Nestas grandes planícies da
Europa Oriental, entre os pagãos e a par da dinastia Piast, a dos primeiros
reis polacos, emergiam os Cavaleiros
Teutónicos, os Hospitalários de Jerusalém em versão germânica (Orden
des Hospitals zu Sankt Marien der Deutschen zu Jerusalem). que conquistaram
a Prússia. Todos estes poderes e os respectivos povos sofreram, por volta de 1241, a devastação das invasões dos Mongóis. Nos
séculos XIII e XIV, a Ordem Teutónica, o Grão-ducado da Lituânia, os reinos da
Boémia, da Hungria e da Polónia repartiram
o território, o poder e a influência.
Internamente, nestes Estados, o
poder partilhava-se
entre o monarca e os senhores feudais, às vezes com o protagonismo de
cidades independentes como Dantzig (hoje Gdansk, na
Polónia), parte da Liga Hanseática.
Em 1386, um ano
depois da consolidação da independência portuguesa em Aljubarrota, Ladislau II
fundou a dinastia dos Jaguelões. Ladislau
converteu-se ao Cristianismo e casou com Edwiges, rainha da Polónia, que tinha
sido coroada em Cracóvia. A dinastia dos Jaguelões reinou na Polónia de 1386 a
1572; no mesmo período reinou também por temporadas na Lituânia, na Hungria e
na Boémia. Foi nos reinados finais dos
Jaguelões, com Segismundo I e Segismundo II, que se deu o tempo
conhecido por “Idade do Ouro” da
Polónia, quando a chamada comunidade
polaco-lituana se expandiu e chegou a ter mais de um milhão de quilómetros
quadrados, abrangendo território de sete países actuais e uma população de 11
milhões de habitantes. Eram também economicamente fortes, numa época em que o idioma polaco se tornou
a língua franca da Europa Central e Oriental.

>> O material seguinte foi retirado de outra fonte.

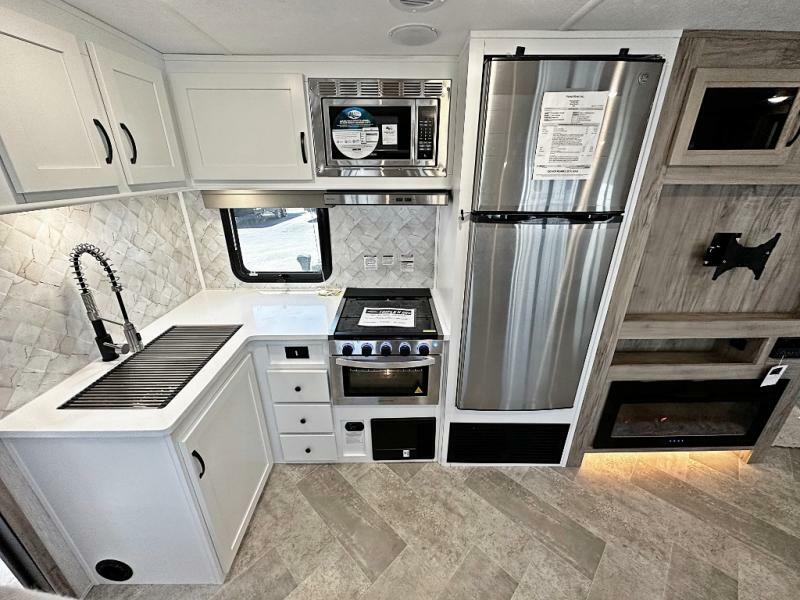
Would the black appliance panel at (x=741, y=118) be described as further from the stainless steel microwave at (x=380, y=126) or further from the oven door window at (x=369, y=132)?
the oven door window at (x=369, y=132)

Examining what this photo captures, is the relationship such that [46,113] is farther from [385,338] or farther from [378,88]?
[385,338]

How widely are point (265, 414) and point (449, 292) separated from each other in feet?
4.24

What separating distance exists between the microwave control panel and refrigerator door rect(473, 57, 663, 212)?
0.38 m

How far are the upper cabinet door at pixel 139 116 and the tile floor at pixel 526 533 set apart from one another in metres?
1.83

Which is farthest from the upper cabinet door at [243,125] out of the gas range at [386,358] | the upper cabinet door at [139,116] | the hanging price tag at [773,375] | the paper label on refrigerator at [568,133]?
the hanging price tag at [773,375]

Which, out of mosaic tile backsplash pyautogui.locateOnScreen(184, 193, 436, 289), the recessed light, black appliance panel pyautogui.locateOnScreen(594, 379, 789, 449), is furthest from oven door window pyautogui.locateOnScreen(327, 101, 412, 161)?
black appliance panel pyautogui.locateOnScreen(594, 379, 789, 449)

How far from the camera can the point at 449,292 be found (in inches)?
67.3

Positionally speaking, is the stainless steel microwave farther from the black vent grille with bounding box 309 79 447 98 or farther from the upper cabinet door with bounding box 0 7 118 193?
the upper cabinet door with bounding box 0 7 118 193

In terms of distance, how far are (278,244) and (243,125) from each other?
0.78m

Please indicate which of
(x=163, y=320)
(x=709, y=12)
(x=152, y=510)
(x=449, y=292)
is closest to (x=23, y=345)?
(x=163, y=320)

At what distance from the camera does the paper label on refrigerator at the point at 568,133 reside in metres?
1.24

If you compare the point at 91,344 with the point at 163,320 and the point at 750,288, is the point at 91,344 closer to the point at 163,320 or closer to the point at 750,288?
the point at 163,320

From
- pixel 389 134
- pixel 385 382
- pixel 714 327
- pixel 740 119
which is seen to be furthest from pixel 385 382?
pixel 740 119

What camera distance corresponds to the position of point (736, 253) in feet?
5.20
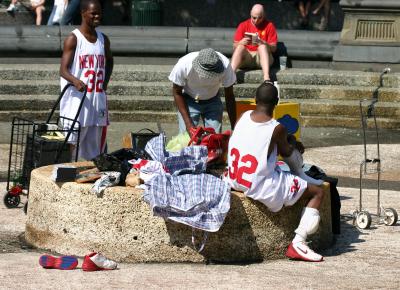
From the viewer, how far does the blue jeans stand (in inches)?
422

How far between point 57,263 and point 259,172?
1.50 meters

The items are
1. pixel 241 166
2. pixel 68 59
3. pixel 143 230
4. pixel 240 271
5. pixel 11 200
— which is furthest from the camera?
pixel 68 59

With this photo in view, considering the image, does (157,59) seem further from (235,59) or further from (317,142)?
(317,142)

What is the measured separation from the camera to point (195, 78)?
10.4 meters

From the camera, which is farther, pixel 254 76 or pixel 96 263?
pixel 254 76

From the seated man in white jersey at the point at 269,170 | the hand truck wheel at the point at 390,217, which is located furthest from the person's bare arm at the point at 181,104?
the hand truck wheel at the point at 390,217

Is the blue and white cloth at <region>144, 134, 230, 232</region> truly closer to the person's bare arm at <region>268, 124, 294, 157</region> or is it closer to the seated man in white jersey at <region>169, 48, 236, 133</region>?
the person's bare arm at <region>268, 124, 294, 157</region>

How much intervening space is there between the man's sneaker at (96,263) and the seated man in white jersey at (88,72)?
2.32 m

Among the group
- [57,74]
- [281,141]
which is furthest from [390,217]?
[57,74]

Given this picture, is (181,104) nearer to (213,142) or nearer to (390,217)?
(213,142)

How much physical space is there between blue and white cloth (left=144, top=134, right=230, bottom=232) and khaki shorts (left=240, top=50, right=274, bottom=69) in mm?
7941

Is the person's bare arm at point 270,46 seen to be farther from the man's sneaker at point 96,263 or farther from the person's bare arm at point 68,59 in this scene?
the man's sneaker at point 96,263

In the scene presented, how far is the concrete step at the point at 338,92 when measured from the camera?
53.5 ft

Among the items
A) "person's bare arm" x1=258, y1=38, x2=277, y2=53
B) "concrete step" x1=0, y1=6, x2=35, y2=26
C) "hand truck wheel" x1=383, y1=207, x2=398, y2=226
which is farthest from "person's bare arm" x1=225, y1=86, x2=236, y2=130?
"concrete step" x1=0, y1=6, x2=35, y2=26
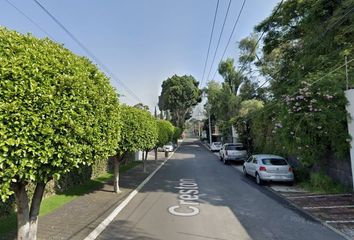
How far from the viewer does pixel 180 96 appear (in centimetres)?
6788

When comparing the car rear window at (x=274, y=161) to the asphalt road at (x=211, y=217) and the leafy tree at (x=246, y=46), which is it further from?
the leafy tree at (x=246, y=46)

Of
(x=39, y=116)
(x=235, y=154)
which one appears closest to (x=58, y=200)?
(x=39, y=116)

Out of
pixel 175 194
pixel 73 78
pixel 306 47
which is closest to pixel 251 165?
pixel 175 194

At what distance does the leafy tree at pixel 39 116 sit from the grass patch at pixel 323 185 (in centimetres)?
1032

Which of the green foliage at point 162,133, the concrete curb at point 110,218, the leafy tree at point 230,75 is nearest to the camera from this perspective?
the concrete curb at point 110,218

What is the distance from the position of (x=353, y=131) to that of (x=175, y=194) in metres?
7.26

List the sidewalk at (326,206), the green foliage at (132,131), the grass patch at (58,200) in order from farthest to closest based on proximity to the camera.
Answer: the green foliage at (132,131) → the sidewalk at (326,206) → the grass patch at (58,200)

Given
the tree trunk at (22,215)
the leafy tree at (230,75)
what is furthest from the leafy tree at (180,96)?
the tree trunk at (22,215)

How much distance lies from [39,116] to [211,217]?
6.10 meters

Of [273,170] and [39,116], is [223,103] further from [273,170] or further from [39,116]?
[39,116]

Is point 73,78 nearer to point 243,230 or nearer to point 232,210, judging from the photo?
point 243,230

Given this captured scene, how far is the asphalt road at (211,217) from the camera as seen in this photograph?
7551 mm

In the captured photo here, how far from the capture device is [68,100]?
219 inches

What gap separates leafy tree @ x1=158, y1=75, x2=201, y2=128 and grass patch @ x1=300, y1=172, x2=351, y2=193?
55003 mm
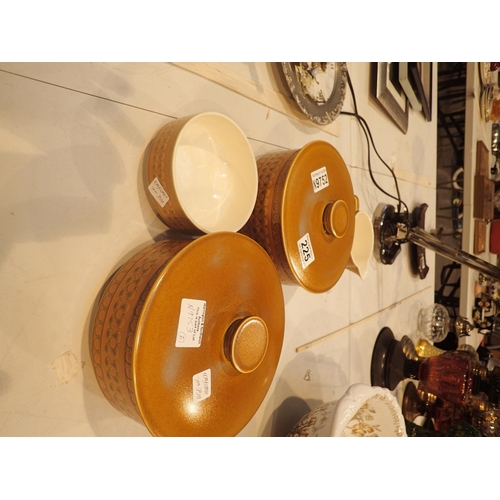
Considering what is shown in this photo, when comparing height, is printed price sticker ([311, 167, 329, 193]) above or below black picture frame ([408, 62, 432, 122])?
below

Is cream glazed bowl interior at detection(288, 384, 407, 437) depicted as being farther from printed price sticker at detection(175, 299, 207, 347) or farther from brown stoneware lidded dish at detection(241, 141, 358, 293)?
printed price sticker at detection(175, 299, 207, 347)

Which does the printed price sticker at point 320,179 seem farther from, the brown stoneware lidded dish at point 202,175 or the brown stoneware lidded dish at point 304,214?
the brown stoneware lidded dish at point 202,175

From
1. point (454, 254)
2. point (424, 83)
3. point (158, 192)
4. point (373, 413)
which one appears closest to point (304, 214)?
point (158, 192)

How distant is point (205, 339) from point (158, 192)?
317 millimetres

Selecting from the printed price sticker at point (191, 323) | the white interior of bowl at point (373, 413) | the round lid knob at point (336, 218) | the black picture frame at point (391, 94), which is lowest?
the white interior of bowl at point (373, 413)

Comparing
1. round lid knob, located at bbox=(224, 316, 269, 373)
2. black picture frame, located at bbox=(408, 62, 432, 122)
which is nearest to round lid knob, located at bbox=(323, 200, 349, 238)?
round lid knob, located at bbox=(224, 316, 269, 373)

Em 1573, depois da morte sem
descendência de Segismundo Augusto II, o último rei dos Jaguelões, uma
assembleia de milhares de nobres polacos teve de escolher um novo rei da
Polónia e grão-duque da Lituânia entre quatro candidatos – Henrique de Valois, Ernesto de Habsburgo,
João III da Suécia e Ivan, o Terrível, da Rússia. Ganhou o
Valois, mas o seu reinado foi muito curto pois, pela morte do seu irmão Carlos IX (o
do massacre de Saint-Barthélemy), Henrique
preferiu ser rei de França a ser rei da Polónia, e discretamente abandonou
Cracóvia.
Entre cativeiros
A
monarquia electiva da comunidade polaco-lituana, consagrando uma oligarquia
feudal, acabou por levar, nas últimas décadas do século XVIII, à debilidade, ao
confronto interno e às sucessivas partilhas do país entre a Prússia, a
Rússia e a Áustria. E depois de
uma efémera autonomia
no tempo napoleónico, com o grão-ducado de Varsóvia, a Polónia ficou cativa até
1918. Com a derrota e fragmentação da Rússia, da Alemanha e da Áustria
imperiais, o país teve uma ressuscitada independência, sob a égide do marechal Pilsudsky, mas logo
em Setembro de 1939 foi outra vez invadido e partilhado entre Hitler e Estaline. E, a seguir à guerra, de
acordo com as cedências de Roosevelt e Churchill à União Soviética, ficou na
esfera de influência de Moscovo.
No pós-guerra, os comunistas fizeram
o número do costume: um governo
de Frente Popular, cheio de “companheiros de caminho” e marionetas. Stanislas
Mikolajezyk, um dos membros desse governo, mas anticomunista e líder do Partido
dos Agricultores, tentou organizar a resistência. Mas os comunistas alteraram
fraudulentamente os resultados do Referendo de 1946 e das eleições de 1947, e
Mikolajezyk teve de deixar o país.
A partir de 1948, os comunistas polacos, liderados por
Władysław Gomułka, impuseram pelo terror a socialização acelerada da economia
da Polónia, com a colectivização da agricultura e a concentração dos recursos
na indústria pesada. O terror estalinista redobrou e o próprio Gomulka, acusado
de “titismo”, chegou a ser preso, voltando depois ao poder no pós-estalinismo.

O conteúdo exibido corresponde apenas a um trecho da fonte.